Sekolah Menengah Kebangsaan All Saints is a single-session secondary school located in Jalan Teluk Likas of Kota Kinabalu, Sabah, Malaysia. It is also known as All Saints Secondary School and SM All Saints for short. The school was opened in 1903 when Kota Kinabalu was known as Jesselton, making it one of the oldest schools in Kota Kinabalu.

The current principal of the school is Dr. Mary Gambidau.

==History==
All Saints Secondary School is a part of the Anglican Diocese of Sabah. The development of Anglican Church schools was inspired by foreign settlers to provide education to their children. The Diocese also owns other secondary schools, primary schools and kindergartens in Sabah and also in West Malaysia (with joint ownership along with its sister diocese known as the Diocese of West Malaysia).

===Early days===
All Saints was built on 1 April 1903 as one of the earliest schools in Kota Kinabalu (Jesselton). Its humble beginning was in a borrowed government building that served as an office. The school was officially declared open by Governor Sir E.W. Birch and Lady Birch on 22 December 1903 and it was firstly named as King Edward VII School after the then-reigning King of Great Britain and the British Empire.
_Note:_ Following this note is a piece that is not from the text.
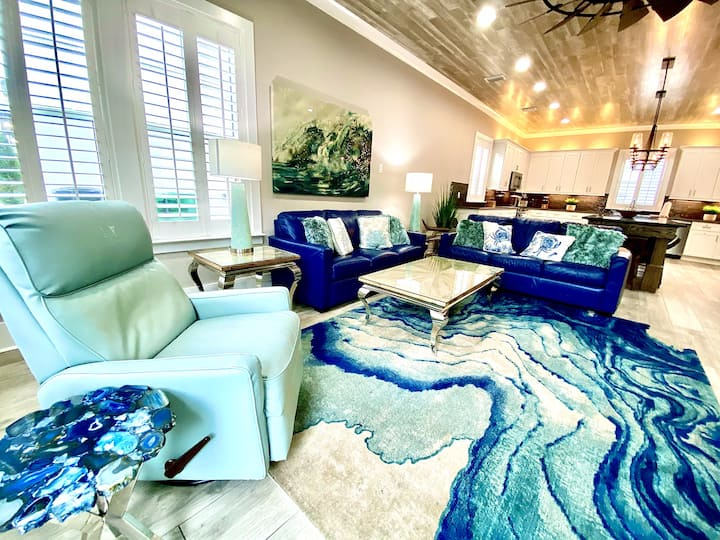 """Old Man and the Sea"" Luxury Vacation Beach House - Game Room & Golf Cart"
King Edward VII School at that time, under the charge of Chai Ah Soon, was basically a one-man show, for he doubled as the headmaster and form teacher. It started with only about 30 students, all boys and mostly Chinese, and they were divided into five groups ranging from standard one to five. The students learned simple arithmetic, English grammar, reading, writing and Bible studies.

===Move to Karamunsing===
On 1 September 1909, King Edward VII School was moved to a land at Karamunsing, granted by the Court of Directors of the British North Borneo Company. The site of the school was moved to Karamunsing in 1910. The new school was built of wood, on stilts over the swamp.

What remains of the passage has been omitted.